All school-age children in China should attend primary and middle schools, unless they are unfit, a new guideline said on Monday.

Issued by the Ministry of Education and nine other departments, the guideline stressed the need to intensify efforts to prevent dropouts in the country's compulsory education system from first to ninth grade.

The number of dropout students in China has nose-dived from 600,000 in early 2019 to 6,781 on June 14, thanks to the nation's poverty alleviation efforts, the guideline said.

There were only 97 students from families registered as impoverished who were not attending primary and middle schools by June, down from 200,000 in early 2019, it said.

The completion rate of nine-year compulsory education is expected to reach 95 percent by the end of 2020, the guideline said, calling for ongoing efforts to make sure children from impoverished families have access to compulsory education.

Local authorities should keep records on all dropouts and make sure all dropouts from impoverished families return to school in the fall, it said.

Education authorities and schools should communicate with parents and students via different means and prevent any new dropouts due to the COVID-19 pandemic, it added.

Education, public security, human resources and social security authorities should share information about any students who start working before age 16, and authorities should punish employers that hire those students, the guideline said.

It also put forward measures to prevent dropouts due to early marriage, early childbearing and religious beliefs.

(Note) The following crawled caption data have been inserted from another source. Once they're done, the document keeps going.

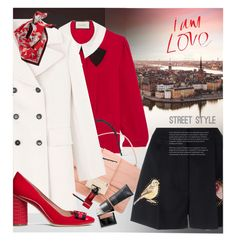 """""""STOCKHOLM"""" by laste-co ❤ liked on Polyvore featuring Gucci, Jimmy Choo, STELLA McCARTNEY, Marni, Halogen, Tory Burch, Burberry, Cover FX and Bourjois"""
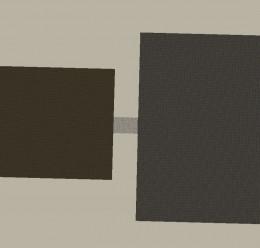 gm_mactac01.zip For Garry's Mod Image 3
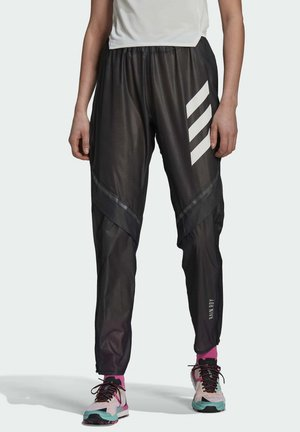 W AGR RAIN PNT - Pantalon de survêtement - black
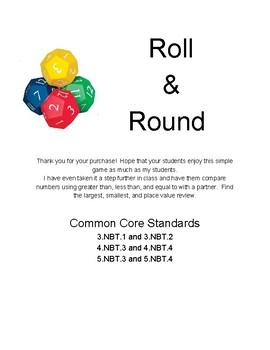 Roll & Round Math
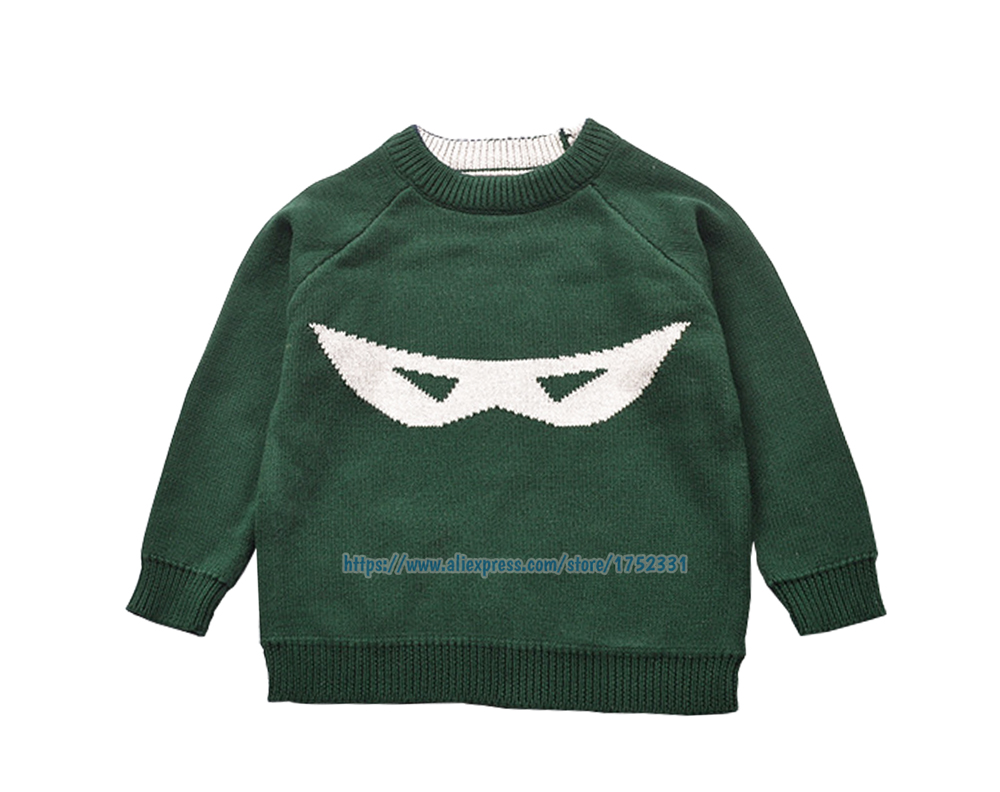 knitted pullover baby (7)
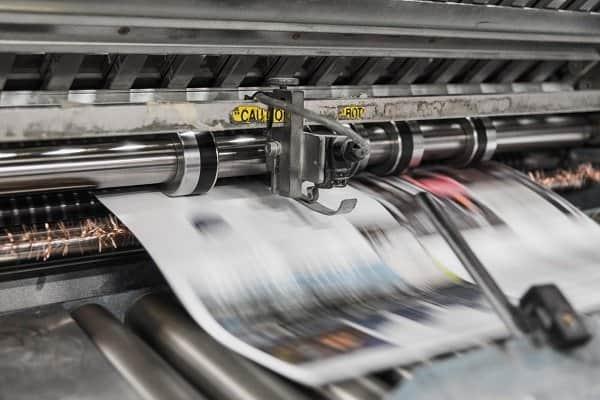 Presseportale als Instrument für die Öffentlichkeitsarbeit nutzen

Authorities should use various means, including persuasion, financial aid and even administrative and legal punishment of parents to encourage dropout students to return to school and prevent new dropouts, it added.

Although China passed the Compulsory Education Law in 1986, many students were unable to complete the nine-year compulsory education as they couldn't afford to pay school fees.

The revised Compulsory Education Law in 2006 stipulated that all students in the compulsory education system from primary school to middle school were exempted from tuition fees and provided with free textbooks.

Xiong Bingqi, deputy director of the 21st Century Education Research Institute, said making sure all school-age children can go to school is consistent with the government's efforts to lift all people out of poverty by the end of 2020.

"However, as rural students are still disadvantaged in terms of having good education resources and teachers, it is harder for them to go to good universities and change their lives, prompting many students to find work or start a family at an early age," he said.

The government should continue to increase investment in rural education, as access to good education is one of the most fundamental means to get rid of poverty, he said.